Bodensensoren, die Belegungsdaten von Parkplätzen in Echtzeit übertragen: Mit solchen Produkten hat das 2017 gegründete Start-up Smart City System im Markt Fuß gefasst und Parkflächen von zahlreichen Handelsketten und Verkehrsverbünden digitalisiert.

Weil jeder Parkvorgang erfasst und in einer App abgebildet wird, können rund um die Uhr freie Parkplätze abgerufen und belegte kontrolliert werden. „Wir haben unsere Lösungen zwei Jahre lang mit Eigenkapital finanziert“, blickt Andreas Jaumann, Mitgründer und Geschäftsführer des Nürnberger Newcomers, zurück.

Finanzierungspartner Sparkasse Nürnberg

„Anschließend benötigten wir für weiteres Wachstum einen Finanzierungspartner.“ Mit der Sparkasse Nürnberg stand ein überzeugender Kandidat bereit. Das Institut ist Partner des Gründerzentrums Zollhof, bisher Standort von Smart City System. Start-up und Sparkasse wurden schnell handelseinig. Mit einem zinsgünstigen KfW-Kredit konnte Smart City System die Produktionskapazitäten ausbauen und die Mitarbeiterzahlen auf 25 verdreifachen.

Auch in Zukunft will das Unternehmen, das als Folge der Expansion aus dem Zollhof ausziehen musste, mit Sparkassen zusammenarbeiten. „Wir sind von der Leistungsfähigkeit der öffentlich-rechtlichen Institute überzeugt“, sagt Jaumann am neuen Unternehmensstandort Fürth.

 

Vor allem Hightechbranche nutzt Gründerzentren

Rund 500 Gründerzentren zählen Marktkenner in Deutschland. Außer einigen national bekannten Standorten wie den  Zollhof in Nürnberg, der als eines von bundesweit elf „Digital Hubs“ mit Bundesmitteln gefördert wurde, gibt es zahlreiche Zentren in der Region, die ausschließlich von örtlichen Existenzgründern und Jungunternehmern vor allem aus der Hightechbranche genutzt werden.

In verkehrsgünstiger Lage haben regionale Wirtschaftsförderer solche Standorte für diese Zielgruppe entwickelt.

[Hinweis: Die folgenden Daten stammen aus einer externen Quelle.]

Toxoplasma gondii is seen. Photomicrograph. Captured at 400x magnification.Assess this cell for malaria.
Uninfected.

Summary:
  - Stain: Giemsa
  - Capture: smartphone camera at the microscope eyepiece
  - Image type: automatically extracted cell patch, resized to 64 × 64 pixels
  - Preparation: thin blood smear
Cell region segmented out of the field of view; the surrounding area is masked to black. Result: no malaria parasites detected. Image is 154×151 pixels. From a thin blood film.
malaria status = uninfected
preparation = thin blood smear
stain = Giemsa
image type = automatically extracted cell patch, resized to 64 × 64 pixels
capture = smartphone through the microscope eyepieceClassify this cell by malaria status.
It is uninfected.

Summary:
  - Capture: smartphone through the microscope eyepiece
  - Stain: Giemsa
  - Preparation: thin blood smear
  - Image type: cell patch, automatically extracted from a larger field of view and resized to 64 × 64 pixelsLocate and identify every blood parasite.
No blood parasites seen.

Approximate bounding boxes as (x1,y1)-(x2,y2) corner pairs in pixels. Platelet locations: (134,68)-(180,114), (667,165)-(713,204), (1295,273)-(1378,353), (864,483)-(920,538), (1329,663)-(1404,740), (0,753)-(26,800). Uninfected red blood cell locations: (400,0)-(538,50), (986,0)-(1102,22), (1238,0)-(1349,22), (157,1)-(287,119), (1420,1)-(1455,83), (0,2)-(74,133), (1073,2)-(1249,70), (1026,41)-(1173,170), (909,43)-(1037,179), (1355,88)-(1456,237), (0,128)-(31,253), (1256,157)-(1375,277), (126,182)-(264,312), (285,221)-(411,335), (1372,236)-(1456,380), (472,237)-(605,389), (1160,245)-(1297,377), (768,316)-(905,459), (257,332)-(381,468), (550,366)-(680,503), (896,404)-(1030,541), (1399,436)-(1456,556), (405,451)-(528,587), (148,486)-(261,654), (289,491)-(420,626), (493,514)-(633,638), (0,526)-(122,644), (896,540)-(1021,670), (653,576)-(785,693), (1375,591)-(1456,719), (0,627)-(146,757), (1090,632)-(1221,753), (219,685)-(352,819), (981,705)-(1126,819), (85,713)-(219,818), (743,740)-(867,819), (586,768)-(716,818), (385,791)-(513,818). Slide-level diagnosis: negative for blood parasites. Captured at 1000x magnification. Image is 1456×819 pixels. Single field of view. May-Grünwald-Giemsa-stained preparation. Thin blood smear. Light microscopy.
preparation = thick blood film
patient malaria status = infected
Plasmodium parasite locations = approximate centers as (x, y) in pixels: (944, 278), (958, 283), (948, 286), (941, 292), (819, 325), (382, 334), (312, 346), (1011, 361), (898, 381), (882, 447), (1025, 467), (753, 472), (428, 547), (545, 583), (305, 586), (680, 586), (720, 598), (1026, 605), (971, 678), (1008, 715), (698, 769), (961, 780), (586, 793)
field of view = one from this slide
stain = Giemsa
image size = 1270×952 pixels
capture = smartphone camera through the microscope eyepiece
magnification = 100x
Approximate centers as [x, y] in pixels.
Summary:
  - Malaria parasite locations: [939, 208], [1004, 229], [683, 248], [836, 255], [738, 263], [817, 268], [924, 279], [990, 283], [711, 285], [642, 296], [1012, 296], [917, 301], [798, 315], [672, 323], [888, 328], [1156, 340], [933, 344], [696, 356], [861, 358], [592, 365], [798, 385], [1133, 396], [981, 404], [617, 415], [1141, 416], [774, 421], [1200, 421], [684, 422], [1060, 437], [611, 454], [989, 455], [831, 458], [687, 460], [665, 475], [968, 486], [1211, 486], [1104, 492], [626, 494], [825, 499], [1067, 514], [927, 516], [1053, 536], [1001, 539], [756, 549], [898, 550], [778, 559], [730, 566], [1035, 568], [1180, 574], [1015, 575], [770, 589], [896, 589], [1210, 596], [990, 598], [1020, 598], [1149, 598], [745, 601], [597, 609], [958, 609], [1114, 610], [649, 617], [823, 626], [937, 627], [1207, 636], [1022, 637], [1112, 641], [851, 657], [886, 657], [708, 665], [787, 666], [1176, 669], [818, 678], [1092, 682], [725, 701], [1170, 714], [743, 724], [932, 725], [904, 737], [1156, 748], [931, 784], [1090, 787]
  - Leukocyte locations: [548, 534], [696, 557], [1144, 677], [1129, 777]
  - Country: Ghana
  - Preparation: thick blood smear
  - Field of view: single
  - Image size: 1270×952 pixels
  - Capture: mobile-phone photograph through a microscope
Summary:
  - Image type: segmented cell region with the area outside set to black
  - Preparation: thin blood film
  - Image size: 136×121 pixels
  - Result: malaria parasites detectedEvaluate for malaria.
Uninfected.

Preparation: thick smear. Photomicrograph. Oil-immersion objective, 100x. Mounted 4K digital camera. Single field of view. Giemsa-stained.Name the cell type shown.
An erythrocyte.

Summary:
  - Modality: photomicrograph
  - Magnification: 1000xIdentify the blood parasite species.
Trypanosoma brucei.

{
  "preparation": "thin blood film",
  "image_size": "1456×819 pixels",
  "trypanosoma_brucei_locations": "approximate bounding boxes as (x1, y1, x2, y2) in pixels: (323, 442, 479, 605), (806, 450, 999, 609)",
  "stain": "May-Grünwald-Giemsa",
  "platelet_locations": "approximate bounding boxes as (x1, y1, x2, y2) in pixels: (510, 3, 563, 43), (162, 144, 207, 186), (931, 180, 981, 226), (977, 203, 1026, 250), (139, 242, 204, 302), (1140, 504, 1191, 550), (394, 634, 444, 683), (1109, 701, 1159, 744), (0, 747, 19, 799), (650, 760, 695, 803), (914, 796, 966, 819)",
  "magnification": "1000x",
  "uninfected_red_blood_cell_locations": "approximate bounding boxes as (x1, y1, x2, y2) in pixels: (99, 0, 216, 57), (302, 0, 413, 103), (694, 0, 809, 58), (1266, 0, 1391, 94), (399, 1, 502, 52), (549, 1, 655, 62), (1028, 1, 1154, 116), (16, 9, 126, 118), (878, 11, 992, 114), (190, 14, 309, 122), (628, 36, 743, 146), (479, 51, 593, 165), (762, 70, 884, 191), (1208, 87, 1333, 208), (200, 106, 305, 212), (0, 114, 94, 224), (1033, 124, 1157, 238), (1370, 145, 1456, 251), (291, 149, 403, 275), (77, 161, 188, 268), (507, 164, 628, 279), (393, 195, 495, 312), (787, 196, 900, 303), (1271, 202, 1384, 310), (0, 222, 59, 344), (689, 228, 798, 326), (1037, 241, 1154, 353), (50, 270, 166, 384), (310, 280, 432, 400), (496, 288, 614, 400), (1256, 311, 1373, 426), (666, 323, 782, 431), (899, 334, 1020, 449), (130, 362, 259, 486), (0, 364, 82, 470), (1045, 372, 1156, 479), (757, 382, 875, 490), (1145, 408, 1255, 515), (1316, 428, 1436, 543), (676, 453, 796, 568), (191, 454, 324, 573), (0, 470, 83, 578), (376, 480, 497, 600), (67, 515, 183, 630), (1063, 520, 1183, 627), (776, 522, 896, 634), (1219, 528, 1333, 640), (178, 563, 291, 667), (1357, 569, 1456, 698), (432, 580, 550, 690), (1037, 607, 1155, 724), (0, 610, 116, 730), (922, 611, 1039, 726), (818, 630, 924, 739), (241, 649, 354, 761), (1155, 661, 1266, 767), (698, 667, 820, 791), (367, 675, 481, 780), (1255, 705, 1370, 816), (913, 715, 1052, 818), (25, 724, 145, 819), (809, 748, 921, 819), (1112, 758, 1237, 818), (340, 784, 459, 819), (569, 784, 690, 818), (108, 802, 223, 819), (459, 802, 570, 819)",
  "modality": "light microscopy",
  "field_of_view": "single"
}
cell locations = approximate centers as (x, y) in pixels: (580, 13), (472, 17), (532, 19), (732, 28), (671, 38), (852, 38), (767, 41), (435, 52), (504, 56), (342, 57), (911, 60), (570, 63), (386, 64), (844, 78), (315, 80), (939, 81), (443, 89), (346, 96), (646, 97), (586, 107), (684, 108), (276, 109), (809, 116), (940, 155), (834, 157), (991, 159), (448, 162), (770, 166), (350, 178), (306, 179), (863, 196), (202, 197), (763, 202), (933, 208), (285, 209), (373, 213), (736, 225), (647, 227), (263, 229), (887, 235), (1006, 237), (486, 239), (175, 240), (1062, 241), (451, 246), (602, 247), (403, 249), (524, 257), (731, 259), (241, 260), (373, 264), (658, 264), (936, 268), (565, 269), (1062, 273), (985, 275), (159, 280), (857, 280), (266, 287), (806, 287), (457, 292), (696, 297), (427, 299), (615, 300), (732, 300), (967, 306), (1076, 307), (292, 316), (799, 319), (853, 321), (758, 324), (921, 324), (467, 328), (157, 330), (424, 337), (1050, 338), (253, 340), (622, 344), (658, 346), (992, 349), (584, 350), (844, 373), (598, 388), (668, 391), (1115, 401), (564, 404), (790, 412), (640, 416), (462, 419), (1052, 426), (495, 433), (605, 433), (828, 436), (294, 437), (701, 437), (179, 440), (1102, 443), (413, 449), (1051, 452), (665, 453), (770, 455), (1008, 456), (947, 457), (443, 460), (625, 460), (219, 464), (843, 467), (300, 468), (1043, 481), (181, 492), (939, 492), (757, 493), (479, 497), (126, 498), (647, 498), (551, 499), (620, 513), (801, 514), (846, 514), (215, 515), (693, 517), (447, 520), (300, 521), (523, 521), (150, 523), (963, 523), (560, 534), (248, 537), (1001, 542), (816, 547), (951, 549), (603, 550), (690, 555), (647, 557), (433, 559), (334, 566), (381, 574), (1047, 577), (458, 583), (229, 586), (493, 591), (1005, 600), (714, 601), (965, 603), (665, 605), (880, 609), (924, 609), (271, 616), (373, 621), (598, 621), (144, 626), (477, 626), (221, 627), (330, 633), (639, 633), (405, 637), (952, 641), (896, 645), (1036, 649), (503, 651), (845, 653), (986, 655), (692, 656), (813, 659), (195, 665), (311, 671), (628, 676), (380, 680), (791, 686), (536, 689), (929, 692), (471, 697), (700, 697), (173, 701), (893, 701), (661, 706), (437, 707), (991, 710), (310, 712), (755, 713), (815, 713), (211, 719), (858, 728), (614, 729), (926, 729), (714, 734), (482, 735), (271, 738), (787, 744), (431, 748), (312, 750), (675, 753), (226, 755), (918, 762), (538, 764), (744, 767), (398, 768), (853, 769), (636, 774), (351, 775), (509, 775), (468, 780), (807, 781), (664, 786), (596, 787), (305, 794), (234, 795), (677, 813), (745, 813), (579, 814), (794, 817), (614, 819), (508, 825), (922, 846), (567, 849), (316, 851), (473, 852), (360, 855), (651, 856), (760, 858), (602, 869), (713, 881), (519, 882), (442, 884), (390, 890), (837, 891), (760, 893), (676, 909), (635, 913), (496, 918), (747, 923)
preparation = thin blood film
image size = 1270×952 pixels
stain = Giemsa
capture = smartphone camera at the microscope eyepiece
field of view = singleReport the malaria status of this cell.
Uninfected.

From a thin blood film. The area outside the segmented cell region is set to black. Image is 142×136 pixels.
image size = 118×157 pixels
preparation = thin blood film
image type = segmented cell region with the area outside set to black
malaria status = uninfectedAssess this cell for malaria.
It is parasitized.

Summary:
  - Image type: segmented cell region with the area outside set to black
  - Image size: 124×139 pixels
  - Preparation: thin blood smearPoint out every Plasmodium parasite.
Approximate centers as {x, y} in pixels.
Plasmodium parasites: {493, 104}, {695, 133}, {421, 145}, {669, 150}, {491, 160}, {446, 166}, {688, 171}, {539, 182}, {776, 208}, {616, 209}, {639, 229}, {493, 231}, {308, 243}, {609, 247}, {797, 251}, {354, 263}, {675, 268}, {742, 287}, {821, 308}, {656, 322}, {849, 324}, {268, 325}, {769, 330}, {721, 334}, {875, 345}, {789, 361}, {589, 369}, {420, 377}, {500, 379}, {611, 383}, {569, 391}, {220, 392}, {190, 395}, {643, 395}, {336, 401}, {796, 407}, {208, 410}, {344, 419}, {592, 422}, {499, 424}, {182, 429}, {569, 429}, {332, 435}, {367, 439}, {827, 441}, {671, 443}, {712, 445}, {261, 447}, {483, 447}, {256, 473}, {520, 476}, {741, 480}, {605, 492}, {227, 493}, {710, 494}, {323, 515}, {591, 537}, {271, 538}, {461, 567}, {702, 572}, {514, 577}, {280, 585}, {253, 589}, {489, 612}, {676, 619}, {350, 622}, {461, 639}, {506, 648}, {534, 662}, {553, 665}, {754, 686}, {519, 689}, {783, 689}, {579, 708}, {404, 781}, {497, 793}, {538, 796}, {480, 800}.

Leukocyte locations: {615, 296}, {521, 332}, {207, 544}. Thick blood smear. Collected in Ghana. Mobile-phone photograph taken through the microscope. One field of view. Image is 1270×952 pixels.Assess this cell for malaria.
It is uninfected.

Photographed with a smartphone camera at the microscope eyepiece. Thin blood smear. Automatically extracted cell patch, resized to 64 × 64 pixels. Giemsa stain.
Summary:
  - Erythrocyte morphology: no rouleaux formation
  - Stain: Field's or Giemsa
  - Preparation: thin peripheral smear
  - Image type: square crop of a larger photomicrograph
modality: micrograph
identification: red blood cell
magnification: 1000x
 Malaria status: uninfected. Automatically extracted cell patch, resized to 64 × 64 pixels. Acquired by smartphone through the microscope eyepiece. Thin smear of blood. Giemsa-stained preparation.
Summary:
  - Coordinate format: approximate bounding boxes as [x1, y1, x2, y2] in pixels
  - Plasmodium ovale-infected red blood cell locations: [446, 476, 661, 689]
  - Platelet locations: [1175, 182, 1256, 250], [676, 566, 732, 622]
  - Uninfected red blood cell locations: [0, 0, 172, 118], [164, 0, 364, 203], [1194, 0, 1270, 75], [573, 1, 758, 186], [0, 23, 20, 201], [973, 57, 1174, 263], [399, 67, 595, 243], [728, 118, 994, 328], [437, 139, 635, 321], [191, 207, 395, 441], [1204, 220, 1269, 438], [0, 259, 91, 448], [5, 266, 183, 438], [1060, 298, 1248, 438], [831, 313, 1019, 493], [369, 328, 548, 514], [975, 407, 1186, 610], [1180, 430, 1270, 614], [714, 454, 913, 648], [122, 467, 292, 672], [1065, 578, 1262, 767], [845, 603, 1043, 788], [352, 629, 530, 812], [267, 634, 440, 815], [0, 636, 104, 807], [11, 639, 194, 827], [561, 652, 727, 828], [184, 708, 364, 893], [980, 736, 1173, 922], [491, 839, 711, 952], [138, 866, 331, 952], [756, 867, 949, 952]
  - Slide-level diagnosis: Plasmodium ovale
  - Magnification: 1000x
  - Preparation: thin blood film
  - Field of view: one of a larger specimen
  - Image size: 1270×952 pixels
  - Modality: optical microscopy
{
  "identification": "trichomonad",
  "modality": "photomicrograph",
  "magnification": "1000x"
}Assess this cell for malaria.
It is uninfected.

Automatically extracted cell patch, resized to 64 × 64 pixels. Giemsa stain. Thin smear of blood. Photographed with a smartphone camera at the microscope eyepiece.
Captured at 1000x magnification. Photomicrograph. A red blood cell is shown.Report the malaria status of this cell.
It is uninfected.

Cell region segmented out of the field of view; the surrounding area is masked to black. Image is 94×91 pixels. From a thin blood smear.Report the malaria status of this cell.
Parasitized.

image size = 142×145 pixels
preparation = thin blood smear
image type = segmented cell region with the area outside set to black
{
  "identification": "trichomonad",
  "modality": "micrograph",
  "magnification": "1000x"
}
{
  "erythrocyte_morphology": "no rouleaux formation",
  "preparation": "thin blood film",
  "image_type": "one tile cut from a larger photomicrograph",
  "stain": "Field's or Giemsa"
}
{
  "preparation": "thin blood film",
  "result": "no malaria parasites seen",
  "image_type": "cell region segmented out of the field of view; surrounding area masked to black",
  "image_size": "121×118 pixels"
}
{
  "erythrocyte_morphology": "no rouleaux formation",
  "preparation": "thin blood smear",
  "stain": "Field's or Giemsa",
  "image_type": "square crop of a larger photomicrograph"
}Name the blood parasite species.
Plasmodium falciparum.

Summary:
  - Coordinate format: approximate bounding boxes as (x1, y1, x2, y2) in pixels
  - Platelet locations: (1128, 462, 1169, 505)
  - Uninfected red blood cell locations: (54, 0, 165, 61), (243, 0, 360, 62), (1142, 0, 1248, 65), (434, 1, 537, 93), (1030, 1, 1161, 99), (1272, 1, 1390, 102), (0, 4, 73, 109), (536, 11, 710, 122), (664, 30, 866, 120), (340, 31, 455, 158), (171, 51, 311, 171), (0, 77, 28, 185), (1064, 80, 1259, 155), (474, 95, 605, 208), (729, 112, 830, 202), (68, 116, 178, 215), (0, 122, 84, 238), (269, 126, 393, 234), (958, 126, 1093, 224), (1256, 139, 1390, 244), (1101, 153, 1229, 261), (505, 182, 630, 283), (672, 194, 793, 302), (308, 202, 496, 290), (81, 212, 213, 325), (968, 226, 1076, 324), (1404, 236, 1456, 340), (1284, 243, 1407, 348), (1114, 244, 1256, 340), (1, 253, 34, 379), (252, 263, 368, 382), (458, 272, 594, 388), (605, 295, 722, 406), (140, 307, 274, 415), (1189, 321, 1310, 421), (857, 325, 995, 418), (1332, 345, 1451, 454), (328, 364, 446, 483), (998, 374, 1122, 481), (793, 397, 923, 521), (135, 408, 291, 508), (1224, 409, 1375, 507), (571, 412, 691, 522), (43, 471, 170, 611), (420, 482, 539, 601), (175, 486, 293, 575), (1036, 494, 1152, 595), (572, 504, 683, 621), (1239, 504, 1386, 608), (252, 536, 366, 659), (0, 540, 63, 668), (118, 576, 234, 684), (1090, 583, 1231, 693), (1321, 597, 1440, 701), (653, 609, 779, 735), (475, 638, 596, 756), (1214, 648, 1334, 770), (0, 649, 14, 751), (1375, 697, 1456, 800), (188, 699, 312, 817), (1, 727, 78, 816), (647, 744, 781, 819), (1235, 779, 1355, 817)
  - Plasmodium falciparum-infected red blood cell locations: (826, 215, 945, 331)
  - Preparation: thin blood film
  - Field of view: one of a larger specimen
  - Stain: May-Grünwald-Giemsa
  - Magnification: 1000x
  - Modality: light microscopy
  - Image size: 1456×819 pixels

Mit preisgünstigen Mieten und Dienstleistungen sowie Gemeinschaftseinrichtungen können die Nachwuchsunternehmer ihre Ausgaben niedrig halten.

Kooperationen mit örtlichen Sparkassen

Auch bei der Suche nach Kapitalgebern erhalten sie Hilfe. Kooperationen von Gründerzentren mit örtlichen Sparkassen liegen auf der Hand: Die Förderung der regionalen Wirtschaft ist eine wichtige Aufgabe der öffentlich-rechtlichen Institute.

Ohnehin haben während der letzten Jahre vor allem größere Sparkassen ihre Beratungsangebote für Existenzgründer ausgebaut und sind schon deshalb an einer Zusammenarbeit mit Gründerzentren interessiert.

Das gilt auch für die Sparkasse Nürnberg. „Mit der Zollhof-Partnerschaft wollen wir Kontakte zu Gründern knüpfen“, bestätigt Michael Kläver, stellvertretender Vorstand des Instituts.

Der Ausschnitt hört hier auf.